Dewanhat
- Location: Double Mooring, Chittagong, Bangladesh; 22°20′20″N 91°48′48″E﻿ / ﻿22.3387791°N 91.8133802°E;
- Opening date: c. 1758
- Developer: Chittagong Development Authority
- Goods sold: Earthenware, Birds
- Parking: no
- Interactive map of Dewanhat, Chittagong

= Dewanhat, Chittagong =

Retail market in Chittagong, Bangladesh

Dewanhat is a popular bazaar in Chittagong, Bangladesh. The name is an adjunct of the words Persian word "Dewan" (a high government ministry) and "hat" (bazaar). It belongs to Double Mooring police station in the west adjacent to Postarpar of the city. Earlier, a bazaar was held here twice a week. In the beginning, the market was big, but now its size is getting smaller. Now there are markets for pigeons and various birds with earthenware and clay pots. Also, daily morning labourers and masons wait here for work.

==History==
Posta was an important gateway to the medieval port city of Chittagong.
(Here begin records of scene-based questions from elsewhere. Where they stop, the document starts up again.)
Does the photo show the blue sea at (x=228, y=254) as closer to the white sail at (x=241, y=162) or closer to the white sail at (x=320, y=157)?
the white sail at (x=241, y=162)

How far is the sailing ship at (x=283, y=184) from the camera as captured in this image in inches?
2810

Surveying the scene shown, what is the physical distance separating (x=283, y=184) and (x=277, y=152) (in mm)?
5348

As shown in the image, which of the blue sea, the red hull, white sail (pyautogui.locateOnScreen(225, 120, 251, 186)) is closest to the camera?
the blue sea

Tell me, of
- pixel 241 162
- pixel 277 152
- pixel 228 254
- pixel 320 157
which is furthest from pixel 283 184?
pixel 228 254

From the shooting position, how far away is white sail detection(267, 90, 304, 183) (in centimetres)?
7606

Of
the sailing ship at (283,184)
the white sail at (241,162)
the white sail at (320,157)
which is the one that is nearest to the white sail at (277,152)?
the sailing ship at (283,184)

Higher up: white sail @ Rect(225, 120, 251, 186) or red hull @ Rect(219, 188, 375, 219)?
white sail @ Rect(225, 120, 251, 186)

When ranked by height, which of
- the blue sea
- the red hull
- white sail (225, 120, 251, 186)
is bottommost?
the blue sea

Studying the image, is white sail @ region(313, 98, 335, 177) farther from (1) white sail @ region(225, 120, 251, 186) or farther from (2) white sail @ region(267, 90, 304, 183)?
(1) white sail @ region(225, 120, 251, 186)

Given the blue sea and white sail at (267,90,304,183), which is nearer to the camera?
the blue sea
The word Posta comes from the Persian word "pust" meaning reverse side or back side. This adjective is also used as a place name in Persian tradition. The location of Postar Par in medieval times was towards the opposite side or back side of the city in view of the riverside port. From 1742 to 1751 during the Nawabi rule of Bengal, Maha Singh was the Diwan of the Mughal administrator in Chittagong. He was appointed Naib Subedar in 1753 and served till 1758. Maha Singh chose this place near Postarpar to set up the Dewanhat. Later Dewanhat was named after him as a memorial.